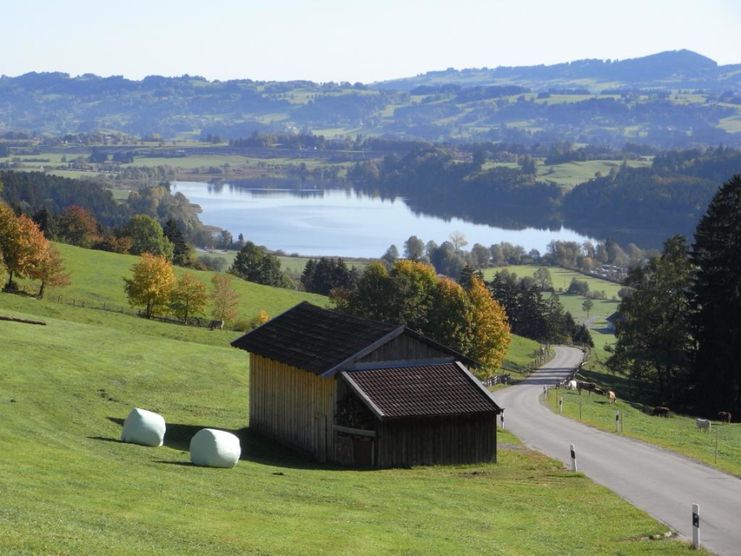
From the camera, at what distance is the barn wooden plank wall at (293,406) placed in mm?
39594

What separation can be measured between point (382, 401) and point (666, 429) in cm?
2245

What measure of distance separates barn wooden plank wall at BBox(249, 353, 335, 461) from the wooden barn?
4 cm

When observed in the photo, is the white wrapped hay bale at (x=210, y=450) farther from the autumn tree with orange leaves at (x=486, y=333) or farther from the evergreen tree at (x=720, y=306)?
the autumn tree with orange leaves at (x=486, y=333)

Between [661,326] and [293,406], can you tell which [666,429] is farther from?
[661,326]

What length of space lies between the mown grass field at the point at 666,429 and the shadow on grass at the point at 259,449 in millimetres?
13500

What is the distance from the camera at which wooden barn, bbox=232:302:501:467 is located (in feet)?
126

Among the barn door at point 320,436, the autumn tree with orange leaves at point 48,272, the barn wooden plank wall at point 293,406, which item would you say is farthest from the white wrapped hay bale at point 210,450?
the autumn tree with orange leaves at point 48,272

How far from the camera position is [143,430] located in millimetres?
34812

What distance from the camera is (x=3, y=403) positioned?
119ft

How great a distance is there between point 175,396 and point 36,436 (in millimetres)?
17596

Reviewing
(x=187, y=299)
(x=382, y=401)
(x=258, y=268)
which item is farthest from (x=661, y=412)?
(x=258, y=268)

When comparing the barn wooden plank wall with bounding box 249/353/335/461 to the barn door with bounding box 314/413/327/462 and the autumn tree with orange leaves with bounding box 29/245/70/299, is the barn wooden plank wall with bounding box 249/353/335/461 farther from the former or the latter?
the autumn tree with orange leaves with bounding box 29/245/70/299

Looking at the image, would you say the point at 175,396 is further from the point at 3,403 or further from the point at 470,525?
the point at 470,525

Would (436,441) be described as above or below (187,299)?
above
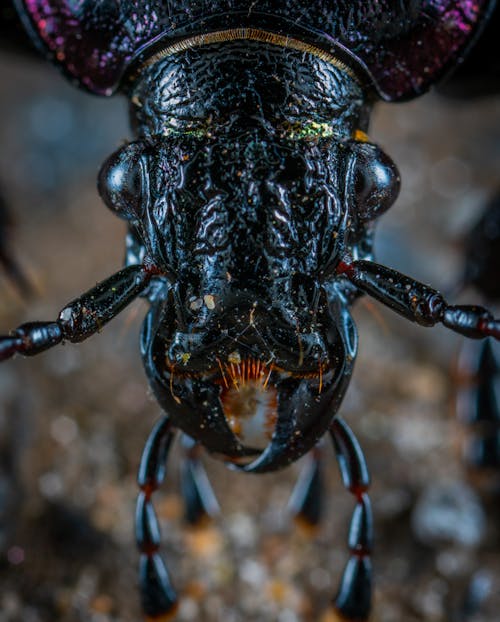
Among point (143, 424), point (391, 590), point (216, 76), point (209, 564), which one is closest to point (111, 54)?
point (216, 76)

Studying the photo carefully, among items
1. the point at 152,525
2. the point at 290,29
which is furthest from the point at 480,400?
the point at 290,29

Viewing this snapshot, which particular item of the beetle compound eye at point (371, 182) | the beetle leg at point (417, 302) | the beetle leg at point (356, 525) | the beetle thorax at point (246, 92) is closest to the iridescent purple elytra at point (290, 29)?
the beetle thorax at point (246, 92)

▶ THE TASK
Every record above should be transcribed exactly; the pictures stay out of the copy.

▶ CORRECT ANSWER
From the camera, at what distance is the barn wooden plank wall at (293,406) placed in mm?
39594

What separation can be measured between point (382, 401) and point (666, 429) in cm?
2245

What measure of distance separates barn wooden plank wall at BBox(249, 353, 335, 461) from the wooden barn?
4 cm

When observed in the photo, is the white wrapped hay bale at (x=210, y=450) farther from the autumn tree with orange leaves at (x=486, y=333) or farther from the evergreen tree at (x=720, y=306)?
the autumn tree with orange leaves at (x=486, y=333)

Between [661,326] and [293,406], can you tell which [666,429] is farther from?
[661,326]

What length of space lies between the mown grass field at the point at 666,429 and the shadow on grass at the point at 259,449 in millimetres?
13500

What is the distance from the camera at which wooden barn, bbox=232:302:501:467 is located (in feet)?
126

Among the barn door at point 320,436, the autumn tree with orange leaves at point 48,272, the barn wooden plank wall at point 293,406, which item would you say is farthest from the white wrapped hay bale at point 210,450?
the autumn tree with orange leaves at point 48,272

How far from the camera position is [143,430] located in millimetres?
34812

What distance from the camera is (x=3, y=403) positioned?
119ft

How great a distance is there between point 175,396 and point 36,436 (in millimetres)?
17596

Reviewing
(x=187, y=299)
(x=382, y=401)
(x=258, y=268)
which item is farthest from (x=661, y=412)?
(x=258, y=268)

When comparing the barn wooden plank wall with bounding box 249/353/335/461 to the barn door with bounding box 314/413/327/462 and the autumn tree with orange leaves with bounding box 29/245/70/299, is the barn wooden plank wall with bounding box 249/353/335/461 farther from the former or the latter?
the autumn tree with orange leaves with bounding box 29/245/70/299

Looking at the image, would you say the point at 175,396 is further from the point at 3,403 or further from the point at 470,525?
the point at 470,525

Would (436,441) be described as above or below (187,299)?
above
Among point (143, 424), point (391, 590), point (216, 76), point (209, 564), which one is closest to point (111, 54)?
point (216, 76)

Studying the photo carefully, among items
1. the point at 152,525
2. the point at 290,29
which is furthest from the point at 480,400?
the point at 290,29

Viewing this snapshot, which particular item of the beetle compound eye at point (371, 182) | the beetle leg at point (417, 302) | the beetle leg at point (356, 525) | the beetle thorax at point (246, 92) is closest to the iridescent purple elytra at point (290, 29)?
the beetle thorax at point (246, 92)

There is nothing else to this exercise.